The only other even combining both types of preciptiation is "light shower and snow" but assuming severity of rain being having a heirarchy from least to most severe: [light shower, shower, light rain], "light shower" and snow may not lead to icy conditions.
by_weather_main = dayset.groupby('weather_main').mean()
by_weather_description = dayset.groupby('weather_description').mean()
by_weather_main["traffic_volume"].plot.barh()
plt.title("Traffic Volume for Main Weather Events")
plt.xlabel("Traffic Volume")
plt.ylabel("Main Weather Events")
plt.show()
by_weather_description["traffic_volume"].plot.barh(figsize=(5,10))
plt.show()
The Nighttime (7pm - 7am) Traffic Volume Frequency Histogram is Right-Skewed indicating low traffic volume.
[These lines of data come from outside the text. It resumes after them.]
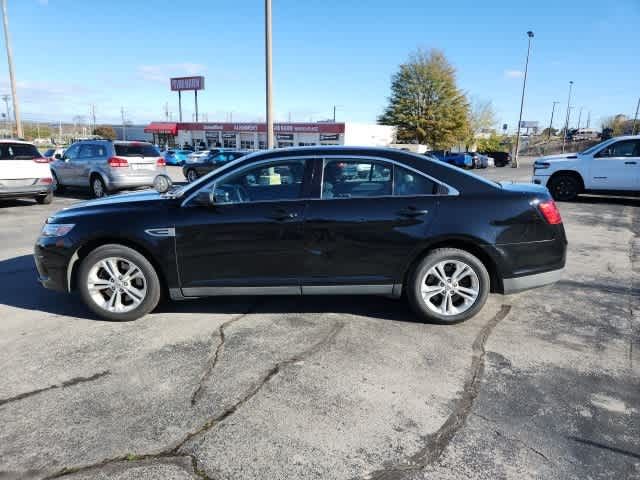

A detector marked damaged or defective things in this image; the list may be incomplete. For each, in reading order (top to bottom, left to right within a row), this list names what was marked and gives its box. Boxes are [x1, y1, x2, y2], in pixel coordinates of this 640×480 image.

pavement crack [0, 372, 110, 408]
pavement crack [41, 322, 344, 480]
pavement crack [190, 302, 258, 406]
cracked asphalt pavement [0, 159, 636, 478]
pavement crack [368, 306, 512, 478]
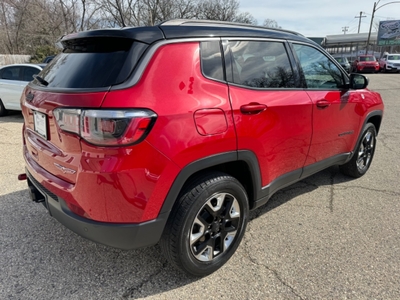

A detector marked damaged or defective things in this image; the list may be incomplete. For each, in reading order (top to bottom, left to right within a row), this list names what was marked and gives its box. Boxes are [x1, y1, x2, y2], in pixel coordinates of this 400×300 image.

crack in pavement [241, 231, 306, 298]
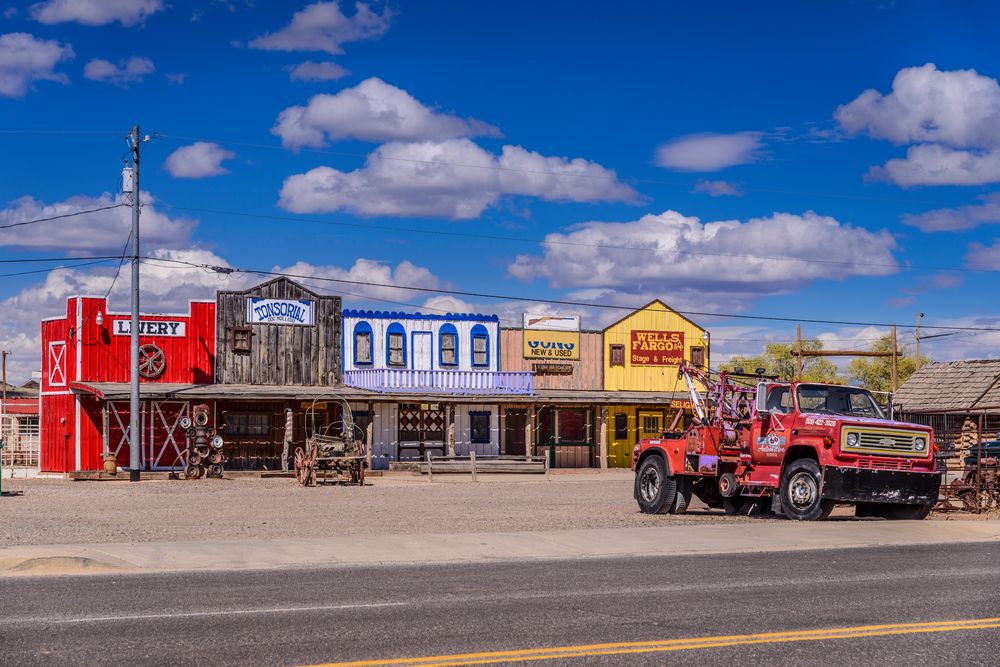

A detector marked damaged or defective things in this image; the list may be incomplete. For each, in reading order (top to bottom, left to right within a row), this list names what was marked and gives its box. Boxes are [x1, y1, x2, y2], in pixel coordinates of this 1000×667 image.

rusty machinery [182, 402, 227, 480]
rusty machinery [294, 396, 370, 486]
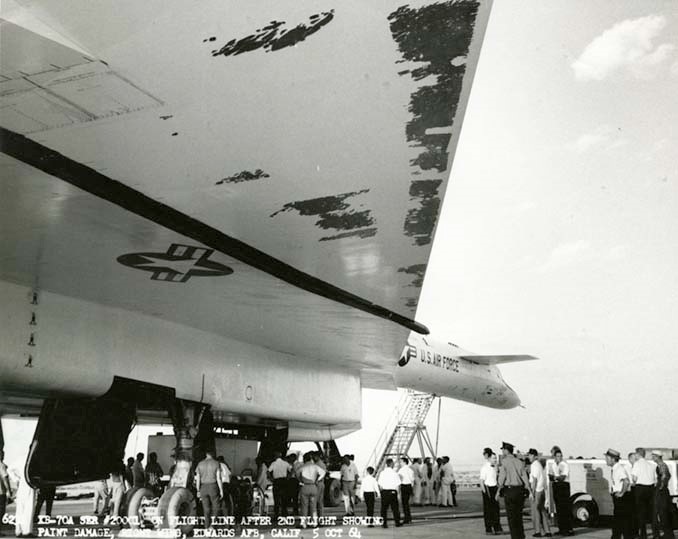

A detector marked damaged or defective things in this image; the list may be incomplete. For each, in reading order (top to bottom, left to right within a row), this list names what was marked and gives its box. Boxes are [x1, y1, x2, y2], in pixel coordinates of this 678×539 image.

paint damage [209, 10, 334, 57]
peeling paint [209, 11, 334, 58]
peeling paint [390, 0, 480, 173]
peeling paint [218, 170, 270, 187]
paint damage [218, 170, 270, 187]
paint damage [270, 191, 378, 239]
peeling paint [272, 189, 378, 233]
peeling paint [406, 179, 444, 247]
peeling paint [398, 264, 424, 288]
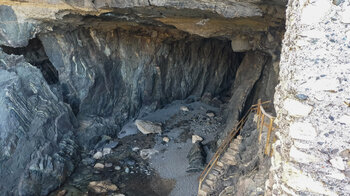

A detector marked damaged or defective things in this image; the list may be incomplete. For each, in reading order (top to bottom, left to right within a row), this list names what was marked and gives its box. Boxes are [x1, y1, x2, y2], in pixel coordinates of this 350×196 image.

rusty metal railing [197, 100, 274, 194]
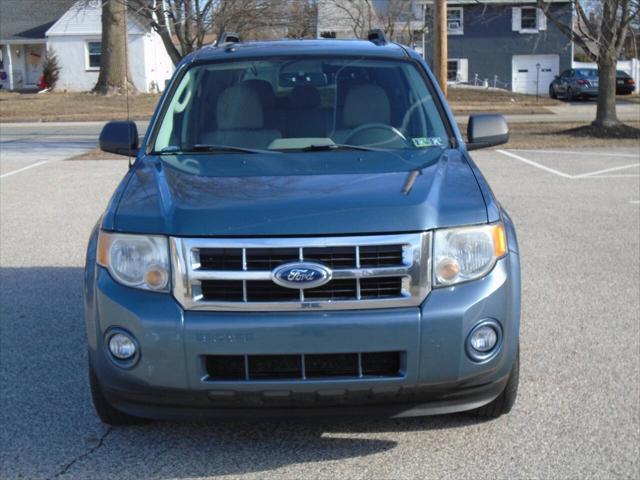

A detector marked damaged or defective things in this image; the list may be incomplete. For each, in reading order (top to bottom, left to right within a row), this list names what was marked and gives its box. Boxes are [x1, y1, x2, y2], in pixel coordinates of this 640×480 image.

pavement crack [48, 426, 112, 478]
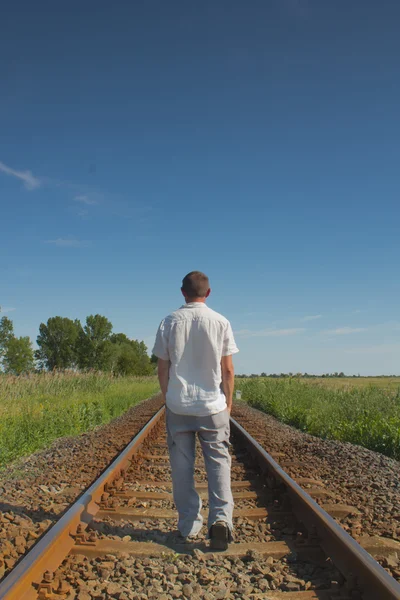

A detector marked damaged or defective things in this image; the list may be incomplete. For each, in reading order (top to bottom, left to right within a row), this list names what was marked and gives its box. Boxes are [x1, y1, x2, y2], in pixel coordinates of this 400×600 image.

rusty rail surface [0, 406, 166, 596]
rusty rail surface [0, 406, 398, 596]
rusty rail surface [230, 420, 400, 600]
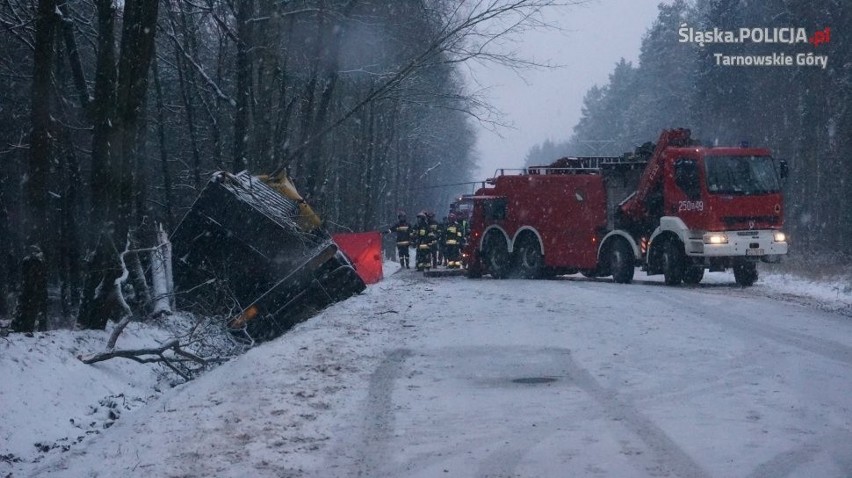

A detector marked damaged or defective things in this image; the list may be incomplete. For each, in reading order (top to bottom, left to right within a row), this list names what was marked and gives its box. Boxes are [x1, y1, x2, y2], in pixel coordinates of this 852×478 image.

wrecked trailer roof [171, 170, 364, 342]
overturned truck trailer [171, 172, 364, 344]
Data from Nighttime was excluded from the current analysis because it does not offer much insight into high traffic volume indicators.
The Winter months (Nov-Feb) have lower traffic volume, with the lowest in Dec/Jan. This could be a combination of the holidays and the colder weather.
July was an exception to the higher traffic volumes observed in the Spring-Fall (Mar-Oct) with a noticeable dip. This dip is curious but does not provide insight on high traffic volume indicators.
Business Days (Mon-Fri) showed much higher traffic volume than Weekends (Sat-Sun), and the line graphs of the hourly changes in traffic volume for each displayed two very distinct trends.
Business Day Traffic Volume peaked very high at 7:00 and then again at 16:00.
Weekend Traffic Volume started low in the morning and increased steadily to maintain a steady middle level throughout the afternoon.
There was mostly just a weak correlation between the different types of weather events and traffic volume.
However, when looking a little more closely, weather events that specifically combined rain and snow had higher traffic volumes than other events that involved just rain or snow. An explanation could be icy road conditions.